• _DATASET EXCERPTS_:

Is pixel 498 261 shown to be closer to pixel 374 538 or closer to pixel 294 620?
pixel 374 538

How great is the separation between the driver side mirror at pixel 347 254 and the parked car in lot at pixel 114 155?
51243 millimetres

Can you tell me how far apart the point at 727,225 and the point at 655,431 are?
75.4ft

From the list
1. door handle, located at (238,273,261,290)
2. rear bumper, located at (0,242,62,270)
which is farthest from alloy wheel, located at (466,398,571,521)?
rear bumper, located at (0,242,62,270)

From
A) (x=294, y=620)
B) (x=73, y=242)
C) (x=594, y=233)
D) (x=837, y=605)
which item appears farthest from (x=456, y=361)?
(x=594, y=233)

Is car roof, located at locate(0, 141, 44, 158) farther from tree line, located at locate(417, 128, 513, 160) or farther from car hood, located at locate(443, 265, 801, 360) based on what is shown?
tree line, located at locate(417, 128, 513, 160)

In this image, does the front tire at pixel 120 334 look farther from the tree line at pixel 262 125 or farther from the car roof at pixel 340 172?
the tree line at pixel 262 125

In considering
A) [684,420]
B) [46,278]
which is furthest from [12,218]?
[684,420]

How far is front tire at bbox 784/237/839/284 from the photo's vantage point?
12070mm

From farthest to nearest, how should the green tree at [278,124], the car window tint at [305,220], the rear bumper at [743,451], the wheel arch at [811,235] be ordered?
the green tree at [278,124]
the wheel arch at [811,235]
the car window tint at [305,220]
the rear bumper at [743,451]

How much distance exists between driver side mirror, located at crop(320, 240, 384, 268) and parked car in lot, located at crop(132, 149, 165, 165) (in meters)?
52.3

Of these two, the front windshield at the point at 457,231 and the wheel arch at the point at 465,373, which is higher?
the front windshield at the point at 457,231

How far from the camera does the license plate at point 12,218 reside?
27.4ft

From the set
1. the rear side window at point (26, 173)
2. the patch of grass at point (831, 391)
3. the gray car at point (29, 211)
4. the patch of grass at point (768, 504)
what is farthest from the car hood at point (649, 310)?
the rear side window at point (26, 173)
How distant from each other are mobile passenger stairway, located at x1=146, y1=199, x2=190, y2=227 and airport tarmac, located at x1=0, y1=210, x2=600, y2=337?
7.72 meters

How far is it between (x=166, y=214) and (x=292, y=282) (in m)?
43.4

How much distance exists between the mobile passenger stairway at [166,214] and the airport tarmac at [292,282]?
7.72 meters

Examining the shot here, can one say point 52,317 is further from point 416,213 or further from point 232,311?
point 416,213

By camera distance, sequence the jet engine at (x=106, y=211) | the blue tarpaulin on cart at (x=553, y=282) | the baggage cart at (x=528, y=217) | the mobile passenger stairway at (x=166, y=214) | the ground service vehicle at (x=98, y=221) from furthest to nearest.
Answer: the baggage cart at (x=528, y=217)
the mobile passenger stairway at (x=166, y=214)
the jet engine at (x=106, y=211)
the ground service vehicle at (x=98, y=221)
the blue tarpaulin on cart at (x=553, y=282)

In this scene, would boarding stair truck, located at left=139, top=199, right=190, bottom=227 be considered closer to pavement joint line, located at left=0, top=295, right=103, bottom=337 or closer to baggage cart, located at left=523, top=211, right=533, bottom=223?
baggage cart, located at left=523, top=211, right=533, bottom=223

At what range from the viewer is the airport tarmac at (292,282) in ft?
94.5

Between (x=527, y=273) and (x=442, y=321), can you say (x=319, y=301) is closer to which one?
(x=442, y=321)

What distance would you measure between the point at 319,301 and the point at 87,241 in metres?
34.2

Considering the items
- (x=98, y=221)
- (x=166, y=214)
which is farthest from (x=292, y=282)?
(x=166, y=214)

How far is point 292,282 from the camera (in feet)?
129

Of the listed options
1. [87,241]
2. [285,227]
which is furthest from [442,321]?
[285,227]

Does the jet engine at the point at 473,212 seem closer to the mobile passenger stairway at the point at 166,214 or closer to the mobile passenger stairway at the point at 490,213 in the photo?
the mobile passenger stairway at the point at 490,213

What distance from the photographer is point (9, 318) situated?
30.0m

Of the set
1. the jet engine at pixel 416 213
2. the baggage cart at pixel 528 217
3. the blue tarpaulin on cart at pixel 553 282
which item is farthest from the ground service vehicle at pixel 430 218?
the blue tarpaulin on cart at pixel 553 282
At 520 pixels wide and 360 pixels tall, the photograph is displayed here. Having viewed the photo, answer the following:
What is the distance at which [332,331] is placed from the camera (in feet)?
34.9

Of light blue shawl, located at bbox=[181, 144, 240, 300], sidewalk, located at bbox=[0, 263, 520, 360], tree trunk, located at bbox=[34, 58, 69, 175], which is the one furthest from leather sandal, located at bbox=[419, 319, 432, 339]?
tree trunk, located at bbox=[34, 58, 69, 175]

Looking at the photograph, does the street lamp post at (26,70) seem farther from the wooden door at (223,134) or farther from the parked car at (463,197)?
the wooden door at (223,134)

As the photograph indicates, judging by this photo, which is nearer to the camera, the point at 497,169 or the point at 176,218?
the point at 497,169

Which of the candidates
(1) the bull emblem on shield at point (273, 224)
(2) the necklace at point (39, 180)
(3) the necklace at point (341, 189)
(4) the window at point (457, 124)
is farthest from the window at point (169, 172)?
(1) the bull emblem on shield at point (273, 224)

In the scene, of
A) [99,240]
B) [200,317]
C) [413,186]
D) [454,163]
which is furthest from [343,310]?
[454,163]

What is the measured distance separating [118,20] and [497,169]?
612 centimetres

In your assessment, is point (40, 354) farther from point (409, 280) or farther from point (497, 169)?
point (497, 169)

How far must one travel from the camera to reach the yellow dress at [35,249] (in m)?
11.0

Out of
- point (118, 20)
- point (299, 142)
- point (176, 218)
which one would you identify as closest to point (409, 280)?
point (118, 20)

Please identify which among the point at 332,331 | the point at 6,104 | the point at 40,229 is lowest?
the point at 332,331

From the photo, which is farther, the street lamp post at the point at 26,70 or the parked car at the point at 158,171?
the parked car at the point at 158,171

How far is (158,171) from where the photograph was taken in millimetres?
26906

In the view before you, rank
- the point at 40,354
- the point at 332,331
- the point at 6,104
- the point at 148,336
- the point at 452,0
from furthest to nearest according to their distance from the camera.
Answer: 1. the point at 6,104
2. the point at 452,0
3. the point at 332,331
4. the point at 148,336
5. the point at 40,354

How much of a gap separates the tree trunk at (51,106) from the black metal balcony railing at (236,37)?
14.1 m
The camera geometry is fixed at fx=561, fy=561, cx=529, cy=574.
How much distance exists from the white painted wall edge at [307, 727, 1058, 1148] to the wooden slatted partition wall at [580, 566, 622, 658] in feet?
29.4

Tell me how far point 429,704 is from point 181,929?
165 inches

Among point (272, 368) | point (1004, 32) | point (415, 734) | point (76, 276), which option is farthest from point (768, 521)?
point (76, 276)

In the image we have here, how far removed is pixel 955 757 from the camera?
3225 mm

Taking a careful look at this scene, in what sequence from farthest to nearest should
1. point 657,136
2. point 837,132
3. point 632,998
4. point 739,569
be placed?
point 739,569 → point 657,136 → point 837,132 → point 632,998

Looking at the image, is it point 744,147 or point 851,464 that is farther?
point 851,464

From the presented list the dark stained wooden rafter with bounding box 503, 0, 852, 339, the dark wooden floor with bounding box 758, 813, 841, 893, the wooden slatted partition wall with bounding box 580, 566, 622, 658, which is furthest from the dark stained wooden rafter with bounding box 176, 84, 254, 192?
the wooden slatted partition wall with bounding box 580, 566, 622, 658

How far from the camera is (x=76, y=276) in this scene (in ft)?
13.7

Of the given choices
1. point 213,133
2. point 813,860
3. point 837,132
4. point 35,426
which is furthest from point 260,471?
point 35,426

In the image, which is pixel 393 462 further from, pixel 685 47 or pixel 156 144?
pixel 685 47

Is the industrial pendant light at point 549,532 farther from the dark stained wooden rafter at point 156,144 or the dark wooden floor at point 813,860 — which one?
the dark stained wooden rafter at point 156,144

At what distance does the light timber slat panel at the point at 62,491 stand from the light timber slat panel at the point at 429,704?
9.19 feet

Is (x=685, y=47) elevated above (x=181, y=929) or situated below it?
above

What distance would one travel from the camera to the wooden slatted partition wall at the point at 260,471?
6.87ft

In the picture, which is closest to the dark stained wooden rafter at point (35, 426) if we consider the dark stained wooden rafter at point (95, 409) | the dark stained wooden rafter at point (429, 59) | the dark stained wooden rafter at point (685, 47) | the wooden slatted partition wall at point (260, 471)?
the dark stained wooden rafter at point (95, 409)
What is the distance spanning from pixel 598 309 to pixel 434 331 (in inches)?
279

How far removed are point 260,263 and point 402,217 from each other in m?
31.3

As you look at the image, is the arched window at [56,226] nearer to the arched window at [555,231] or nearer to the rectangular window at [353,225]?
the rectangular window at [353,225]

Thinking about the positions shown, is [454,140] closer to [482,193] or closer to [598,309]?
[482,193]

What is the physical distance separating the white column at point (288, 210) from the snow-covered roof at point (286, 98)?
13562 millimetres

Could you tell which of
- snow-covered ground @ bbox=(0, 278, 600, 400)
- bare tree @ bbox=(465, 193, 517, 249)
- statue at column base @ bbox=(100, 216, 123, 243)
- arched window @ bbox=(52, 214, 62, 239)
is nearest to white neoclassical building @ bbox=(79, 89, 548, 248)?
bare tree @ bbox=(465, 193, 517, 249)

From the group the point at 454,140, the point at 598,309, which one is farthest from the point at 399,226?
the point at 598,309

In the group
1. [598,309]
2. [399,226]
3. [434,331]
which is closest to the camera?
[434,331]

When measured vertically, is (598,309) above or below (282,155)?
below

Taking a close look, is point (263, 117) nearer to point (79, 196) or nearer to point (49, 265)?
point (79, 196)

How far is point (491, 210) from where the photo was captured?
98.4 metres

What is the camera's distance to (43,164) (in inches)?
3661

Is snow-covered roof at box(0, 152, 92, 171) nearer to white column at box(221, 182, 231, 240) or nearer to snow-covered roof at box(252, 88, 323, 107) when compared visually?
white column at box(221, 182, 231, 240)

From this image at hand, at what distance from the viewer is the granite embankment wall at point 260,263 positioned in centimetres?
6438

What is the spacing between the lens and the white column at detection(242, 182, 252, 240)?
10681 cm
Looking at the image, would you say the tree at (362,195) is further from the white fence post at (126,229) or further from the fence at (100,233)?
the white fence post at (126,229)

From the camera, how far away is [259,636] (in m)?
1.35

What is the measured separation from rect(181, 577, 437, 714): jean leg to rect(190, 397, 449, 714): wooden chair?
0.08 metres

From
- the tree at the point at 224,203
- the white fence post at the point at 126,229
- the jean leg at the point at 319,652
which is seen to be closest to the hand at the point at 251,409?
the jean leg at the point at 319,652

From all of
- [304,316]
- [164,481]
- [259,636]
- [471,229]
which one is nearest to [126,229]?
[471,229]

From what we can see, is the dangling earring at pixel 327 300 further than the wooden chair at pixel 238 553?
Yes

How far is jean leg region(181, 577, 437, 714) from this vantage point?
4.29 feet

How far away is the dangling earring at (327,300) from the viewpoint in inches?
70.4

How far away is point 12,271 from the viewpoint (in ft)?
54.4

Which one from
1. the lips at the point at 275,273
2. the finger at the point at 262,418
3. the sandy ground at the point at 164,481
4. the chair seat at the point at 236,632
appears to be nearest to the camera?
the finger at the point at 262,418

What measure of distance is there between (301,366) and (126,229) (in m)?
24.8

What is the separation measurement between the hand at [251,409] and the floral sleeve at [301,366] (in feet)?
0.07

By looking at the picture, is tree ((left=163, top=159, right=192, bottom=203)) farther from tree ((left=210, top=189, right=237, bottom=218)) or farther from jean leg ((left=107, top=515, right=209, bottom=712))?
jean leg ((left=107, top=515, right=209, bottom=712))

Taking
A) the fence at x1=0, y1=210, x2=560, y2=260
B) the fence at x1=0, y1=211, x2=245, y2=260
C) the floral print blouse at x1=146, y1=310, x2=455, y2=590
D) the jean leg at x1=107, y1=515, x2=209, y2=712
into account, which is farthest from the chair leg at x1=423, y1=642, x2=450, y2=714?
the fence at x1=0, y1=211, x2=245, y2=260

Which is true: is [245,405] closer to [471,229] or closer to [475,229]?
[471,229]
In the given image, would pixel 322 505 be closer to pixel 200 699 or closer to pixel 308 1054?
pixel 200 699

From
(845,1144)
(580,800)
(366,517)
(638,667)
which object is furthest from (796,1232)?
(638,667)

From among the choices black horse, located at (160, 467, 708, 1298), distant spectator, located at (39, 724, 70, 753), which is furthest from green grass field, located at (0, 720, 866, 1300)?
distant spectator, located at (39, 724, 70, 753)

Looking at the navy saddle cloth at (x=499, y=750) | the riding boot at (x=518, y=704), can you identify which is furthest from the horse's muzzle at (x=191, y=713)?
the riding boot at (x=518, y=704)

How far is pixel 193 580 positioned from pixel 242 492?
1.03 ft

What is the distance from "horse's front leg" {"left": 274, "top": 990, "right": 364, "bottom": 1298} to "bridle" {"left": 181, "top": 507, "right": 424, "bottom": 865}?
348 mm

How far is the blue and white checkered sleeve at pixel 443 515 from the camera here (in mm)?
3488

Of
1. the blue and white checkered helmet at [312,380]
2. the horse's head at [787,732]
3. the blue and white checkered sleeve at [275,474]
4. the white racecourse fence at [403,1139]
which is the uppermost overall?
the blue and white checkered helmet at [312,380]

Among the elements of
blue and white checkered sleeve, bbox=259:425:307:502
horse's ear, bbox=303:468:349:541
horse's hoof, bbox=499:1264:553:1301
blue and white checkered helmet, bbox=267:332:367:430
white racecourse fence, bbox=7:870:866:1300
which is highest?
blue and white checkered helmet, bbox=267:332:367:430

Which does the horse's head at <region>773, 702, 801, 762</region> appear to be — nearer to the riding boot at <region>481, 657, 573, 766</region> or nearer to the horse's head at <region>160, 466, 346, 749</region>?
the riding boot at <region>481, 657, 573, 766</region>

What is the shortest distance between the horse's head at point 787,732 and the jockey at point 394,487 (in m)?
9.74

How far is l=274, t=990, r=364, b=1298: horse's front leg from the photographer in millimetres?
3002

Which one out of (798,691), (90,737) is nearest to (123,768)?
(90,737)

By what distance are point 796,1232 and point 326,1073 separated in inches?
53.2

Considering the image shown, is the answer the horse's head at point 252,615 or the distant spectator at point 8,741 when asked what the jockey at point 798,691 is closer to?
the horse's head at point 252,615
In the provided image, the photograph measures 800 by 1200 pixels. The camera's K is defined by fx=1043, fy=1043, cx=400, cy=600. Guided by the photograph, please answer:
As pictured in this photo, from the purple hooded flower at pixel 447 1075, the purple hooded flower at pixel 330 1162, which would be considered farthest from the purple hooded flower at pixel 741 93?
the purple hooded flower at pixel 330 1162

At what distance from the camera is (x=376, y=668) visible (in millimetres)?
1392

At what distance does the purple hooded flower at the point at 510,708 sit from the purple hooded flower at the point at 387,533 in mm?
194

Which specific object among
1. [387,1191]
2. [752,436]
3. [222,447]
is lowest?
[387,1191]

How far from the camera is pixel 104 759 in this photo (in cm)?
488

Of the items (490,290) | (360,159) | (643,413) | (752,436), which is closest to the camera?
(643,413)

• _GOAL_: Copy the records from the line that contains "How far from the camera is pixel" through the end of the records, requests included. Scale every number in the answers, both distances and coordinates, by 0.6 and round each result to a whole number, with halves rounded up.

• _REPLY TO THE TASK_:
How far from the camera is pixel 104 759 in this photo (in cm)?
293

Of the items (490,290) | (360,159) | (643,413) | (752,436), which is closest to the camera?
(386,248)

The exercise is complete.